In fact, a lack of training stood out as the biggest barrier to providing spiritual care in this small study.
Only 13 percent of doctors and nurses reported having ever received spiritual care training.
But those who had training were seven to 11 times more likely to provide spiritual care to their patients than those who hadn’t been trained.
A lack of “models” for training healthcare professionals to tend to patients’ spiritual needs seems to be the underlying problem, Balboni told Reuters Health.
“There are some basic models, but a rigorously developed spiritual care training model has not been established,” she said.
Ferrell, who leads End-of-Life Nursing Education Consortium workshops, said such small-scale organized training opportunities are drops in the bucket of a huge unmet training need.
“We can’t practice what we don’t know,” she said. “Physicians and nurses have never been taught to access and respond to spiritual need.”
In addition to training, the field of spiritual care needs a clear definition, said Dr.
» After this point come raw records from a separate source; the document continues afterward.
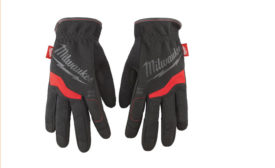 Milwaukee Tool Gloves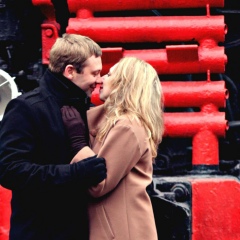 Роман Гущин, 30.10.1985, Ордынское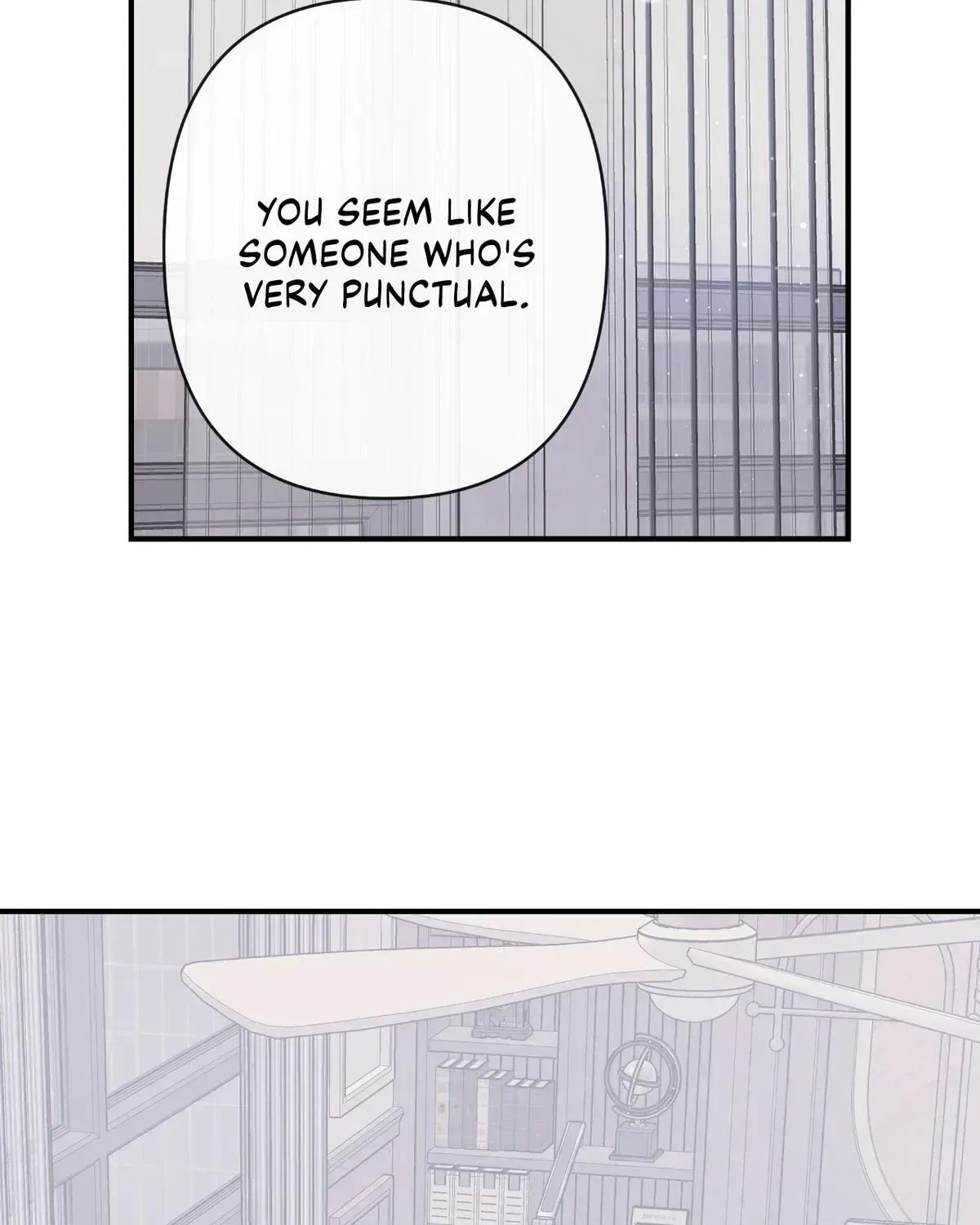 My Younger Sister Chooses Me Tonight Chapter 80 – Page 126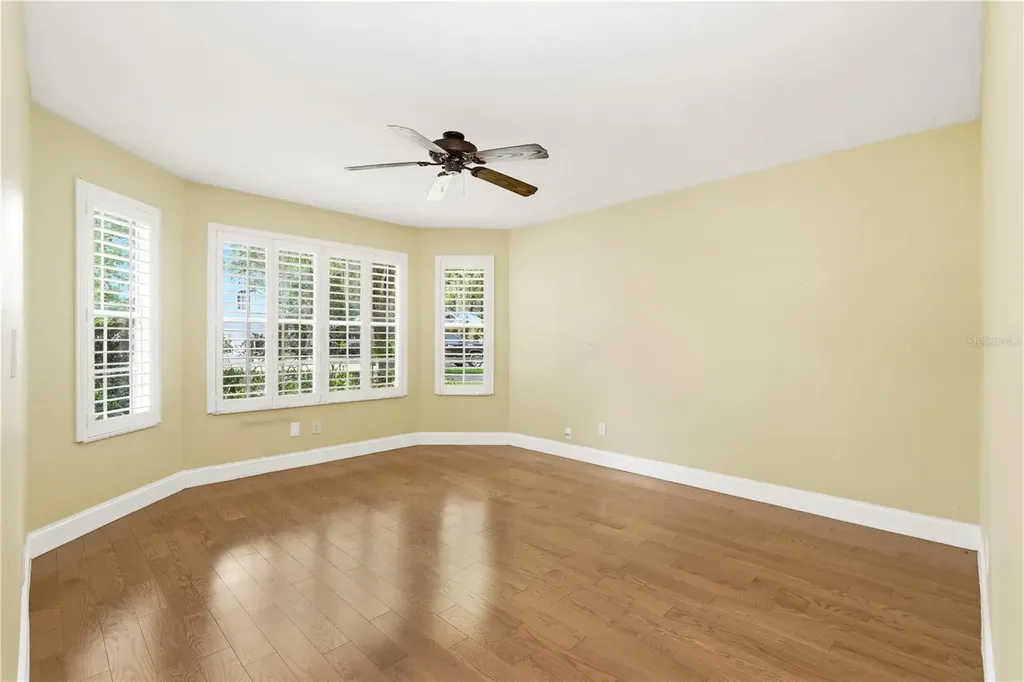 1320 Sassafras Avenue Altamonte Springs FL 32714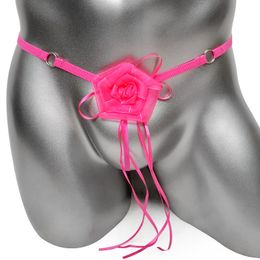 apologise, but, opinion, i love licking my best friends cheerleader panties but not clear How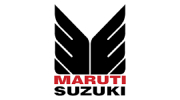 Maruti Suzuki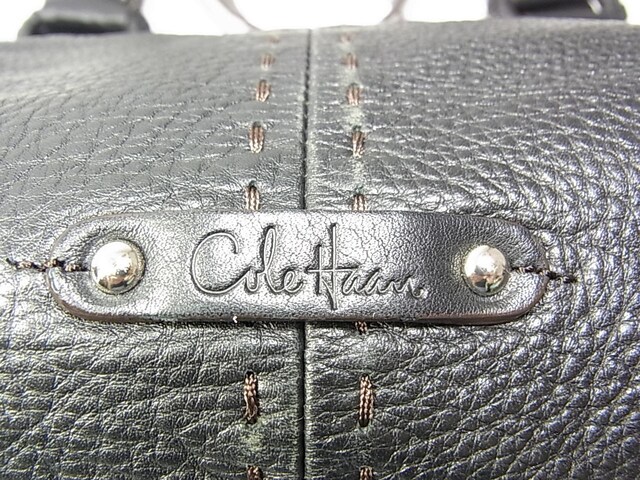 500~X^KR[ n[(Cole Haan)@ubN@U[V_[ubN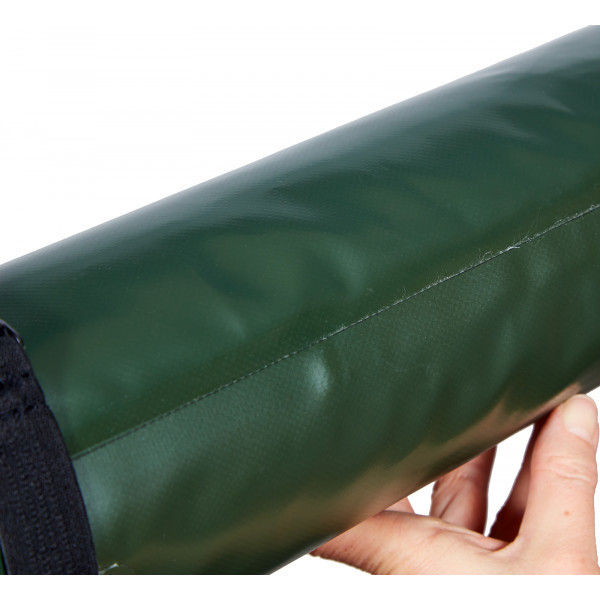 Тубус Митек 11 х 60см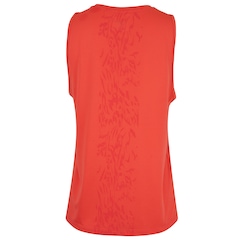 Camiseta Regata Oxer Print Feminina - Foto 2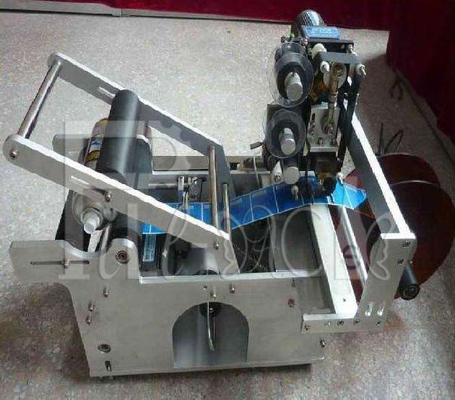 PET Şişe Durulama Dolum Kapatma Makinesi Fabrikası İçin 2L Maden Suyu Dolum Makinesi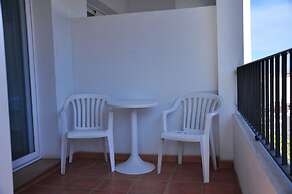 Hotel Puerto Mar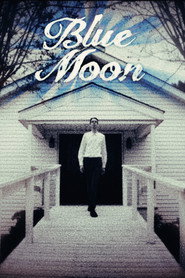 Blue Moon (2022) Unofficial Hindi Dubbed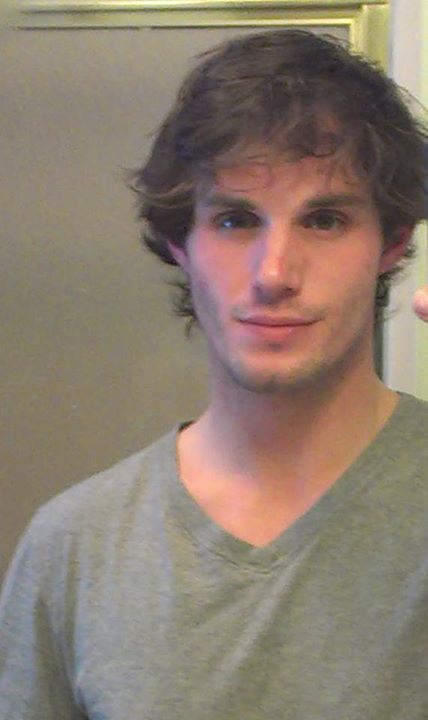 Michael Santangelo - Class of 2000 - Barnstable High School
Christina Puchalski, director of the George Washington Institute for Spirituality and Health in Washington, D.C.
“There is quite a bit of controversy about asking only about religion,” Puchalski said. “But previous studies have shown that it’s not a patient’s particular religious denomination that matters, but what gives meaning and purpose in peoples’ lives -things such as family, arts, work, nature, yoga and other values.”
Puchalski, who invented a basic spiritual assessment questionnaire that is in wide use, added that the study could have benefitted by asking patients if nurses and doctors acted compassionately toward them, which is another example of spiritual care.
In a country full of diverse cultures, spiritual care may be intimidating to medical workers, but training can help with that, Ferrell said.
“For example, if we have a patient who says, ‘I’m very devout in my faith and I never make decisions without consulting my rabbi,’ then we immediately take that into account – perhaps by giving the patient extra time between procedures,” she noted.
“Patients are telling us spiritual care has to be done with greater intention,” Ferrell said.